### Source records
━━━━━━━━
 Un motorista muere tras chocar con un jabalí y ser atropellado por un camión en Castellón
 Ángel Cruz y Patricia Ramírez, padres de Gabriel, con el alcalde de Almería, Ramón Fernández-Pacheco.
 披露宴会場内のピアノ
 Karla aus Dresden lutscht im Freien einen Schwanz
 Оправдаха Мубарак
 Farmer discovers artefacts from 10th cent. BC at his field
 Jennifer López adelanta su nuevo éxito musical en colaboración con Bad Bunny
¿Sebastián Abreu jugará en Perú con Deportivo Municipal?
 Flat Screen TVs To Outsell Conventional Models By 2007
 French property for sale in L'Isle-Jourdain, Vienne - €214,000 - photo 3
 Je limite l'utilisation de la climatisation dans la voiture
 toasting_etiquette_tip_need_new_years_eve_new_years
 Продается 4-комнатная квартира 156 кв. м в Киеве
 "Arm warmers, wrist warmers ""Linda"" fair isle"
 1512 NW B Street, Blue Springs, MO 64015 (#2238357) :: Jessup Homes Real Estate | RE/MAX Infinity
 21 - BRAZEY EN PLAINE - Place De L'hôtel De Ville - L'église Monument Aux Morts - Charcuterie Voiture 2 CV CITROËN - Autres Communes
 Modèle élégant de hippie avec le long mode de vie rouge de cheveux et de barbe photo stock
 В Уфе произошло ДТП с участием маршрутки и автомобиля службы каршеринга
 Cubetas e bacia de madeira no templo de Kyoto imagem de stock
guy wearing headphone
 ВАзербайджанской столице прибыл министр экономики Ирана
━━━━━━━━
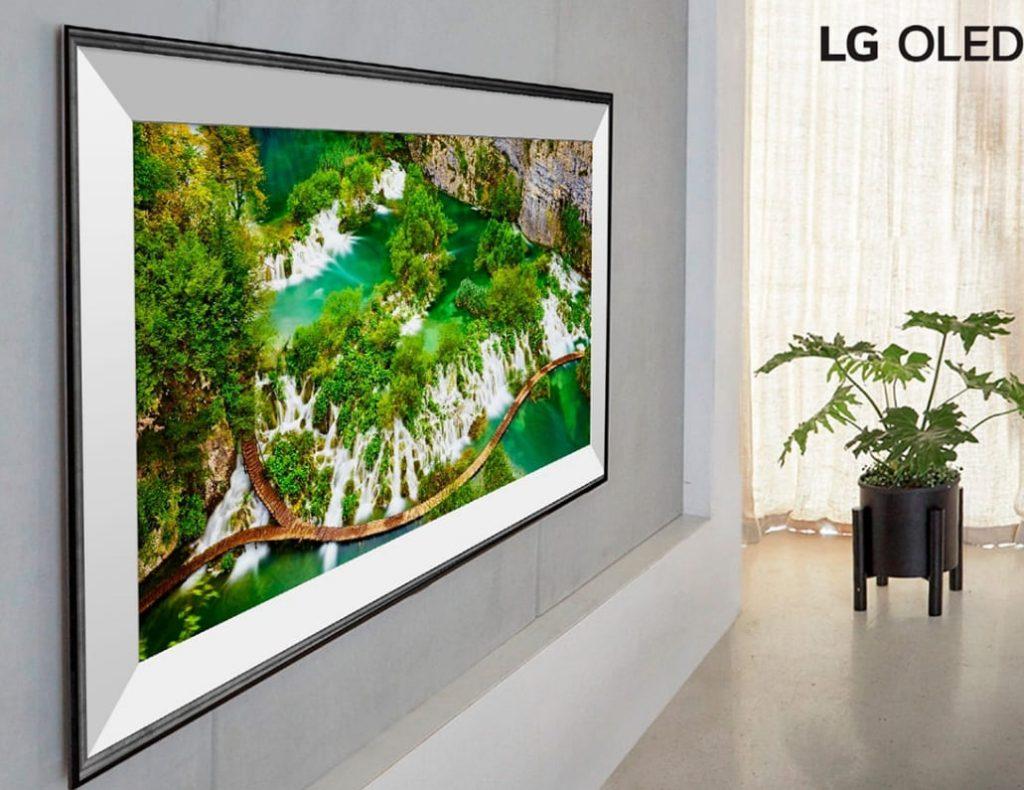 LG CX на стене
━━━━━━━━
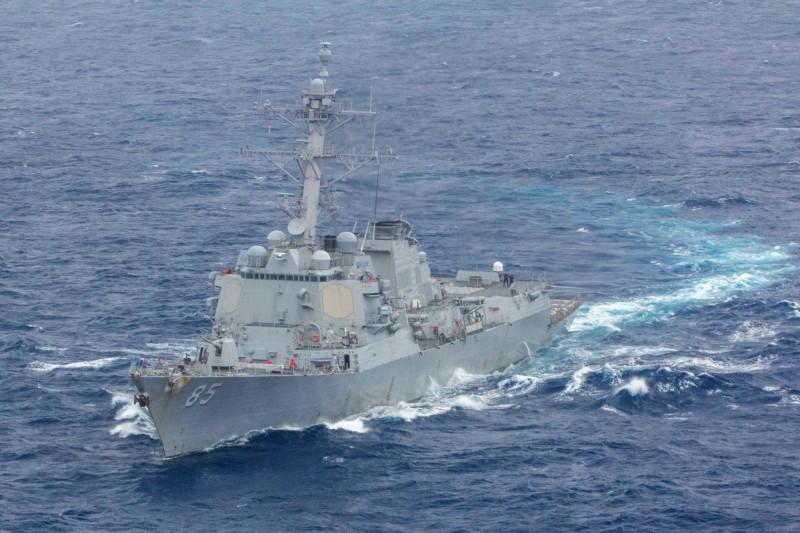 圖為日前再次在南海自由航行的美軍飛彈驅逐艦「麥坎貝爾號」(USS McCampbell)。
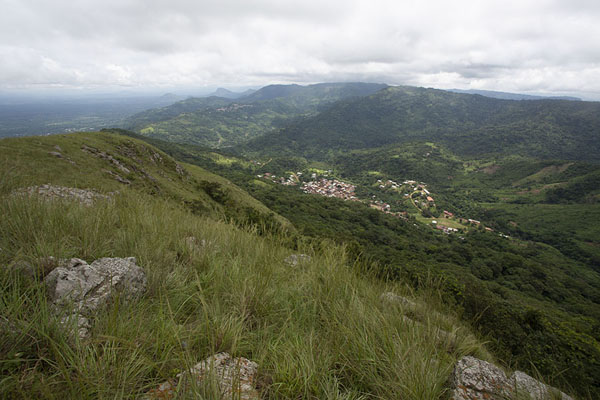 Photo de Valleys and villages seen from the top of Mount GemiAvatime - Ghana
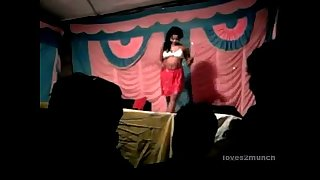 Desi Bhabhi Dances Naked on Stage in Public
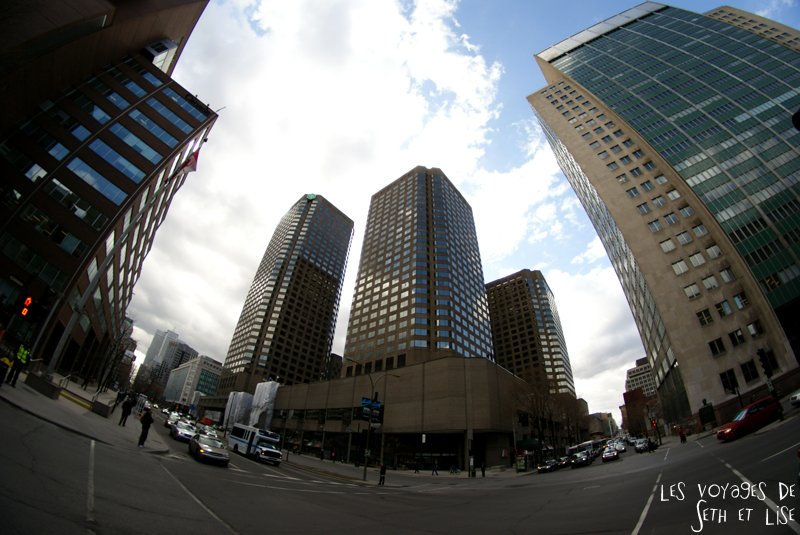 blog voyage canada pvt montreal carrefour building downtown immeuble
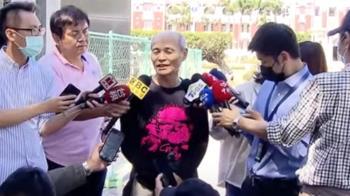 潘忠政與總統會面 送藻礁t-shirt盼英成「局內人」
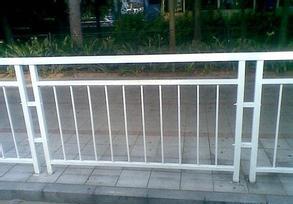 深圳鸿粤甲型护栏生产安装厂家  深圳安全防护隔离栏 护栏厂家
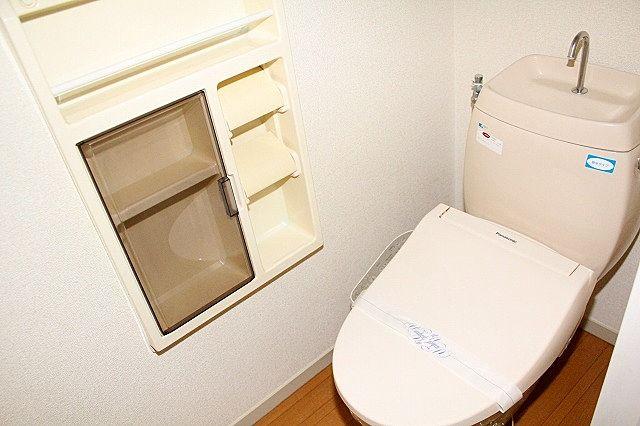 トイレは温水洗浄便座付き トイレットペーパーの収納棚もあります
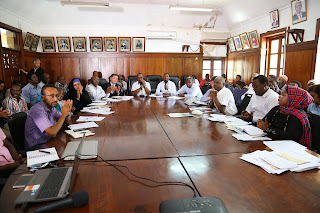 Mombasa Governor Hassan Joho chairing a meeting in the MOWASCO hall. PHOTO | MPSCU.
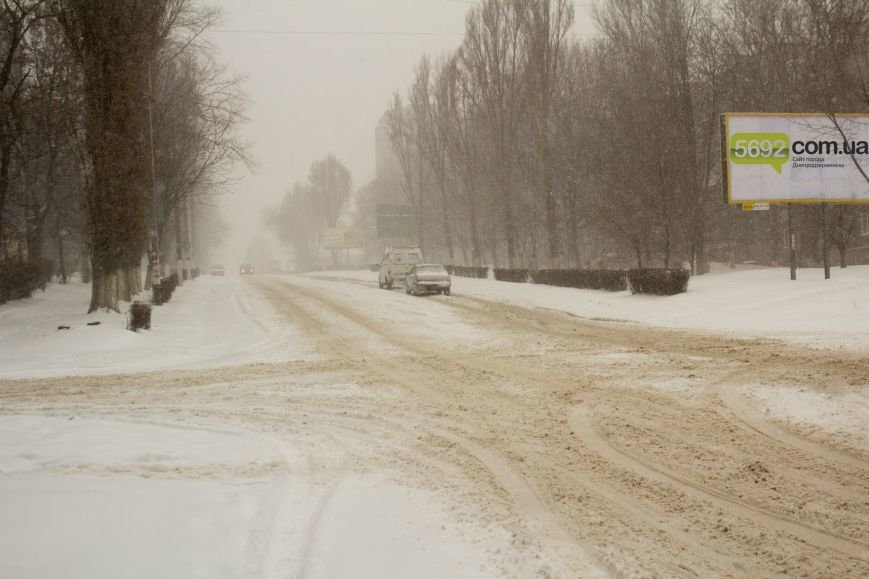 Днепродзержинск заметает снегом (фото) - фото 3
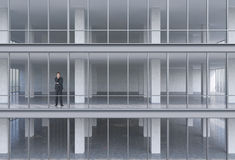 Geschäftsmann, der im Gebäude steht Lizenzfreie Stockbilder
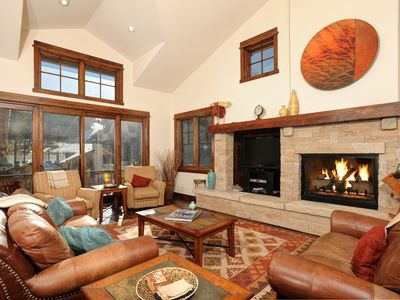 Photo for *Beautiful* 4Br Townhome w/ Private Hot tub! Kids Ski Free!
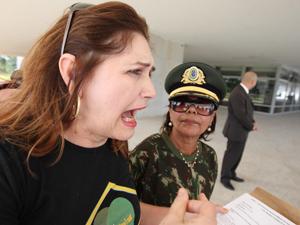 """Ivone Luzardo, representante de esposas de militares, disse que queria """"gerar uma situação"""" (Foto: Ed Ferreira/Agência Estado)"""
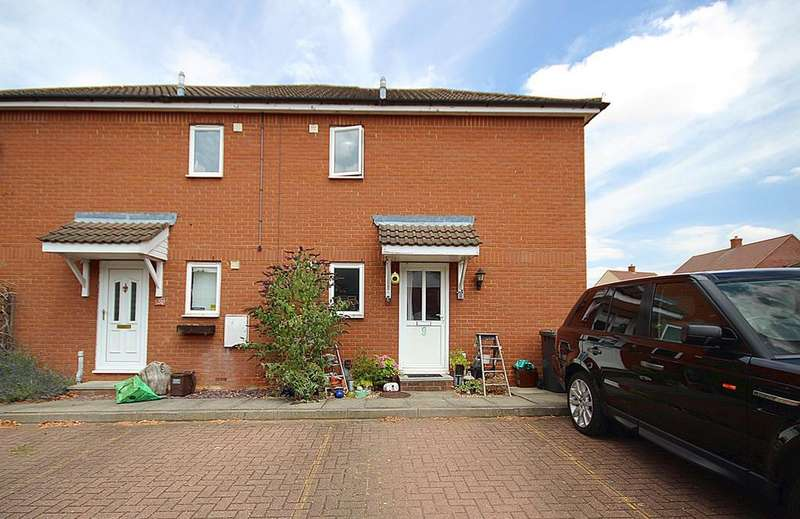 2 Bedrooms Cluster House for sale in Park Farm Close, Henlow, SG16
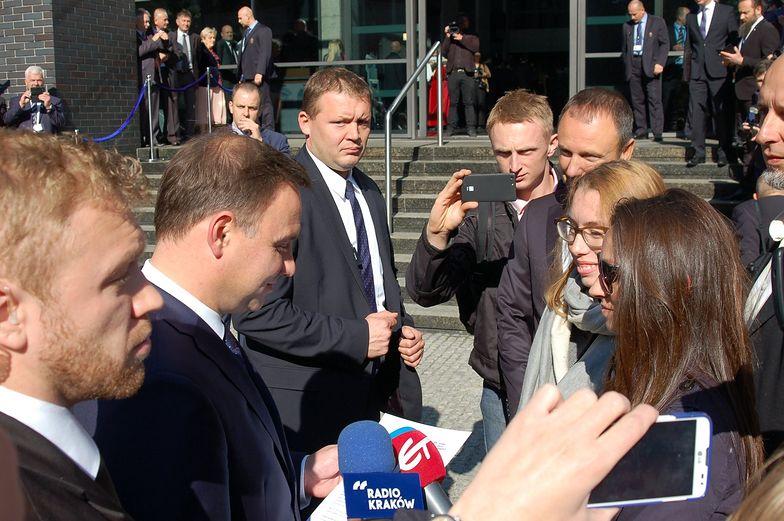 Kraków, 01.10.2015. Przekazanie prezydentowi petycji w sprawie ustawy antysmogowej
━━━━━━━━
### Problem requirements
Within these entries, output exactly the lines starting at the one with "Geschäftsmann, der im" and finishing at the one with "Kraków, 01.10.2015. Przekazanie". Leave pictures out of the output.

### Expected answer
 Geschäftsmann, der im Gebäude steht Lizenzfreie Stockbilder
 Photo for *Beautiful* 4Br Townhome w/ Private Hot tub! Kids Ski Free!
 """Ivone Luzardo, representante de esposas de militares, disse que queria """"gerar uma situação"""" (Foto: Ed Ferreira/Agência Estado)"""
 2 Bedrooms Cluster House for sale in Park Farm Close, Henlow, SG16
 Kraków, 01.10.2015. Przekazanie prezydentowi petycji w sprawie ustawy antysmogowej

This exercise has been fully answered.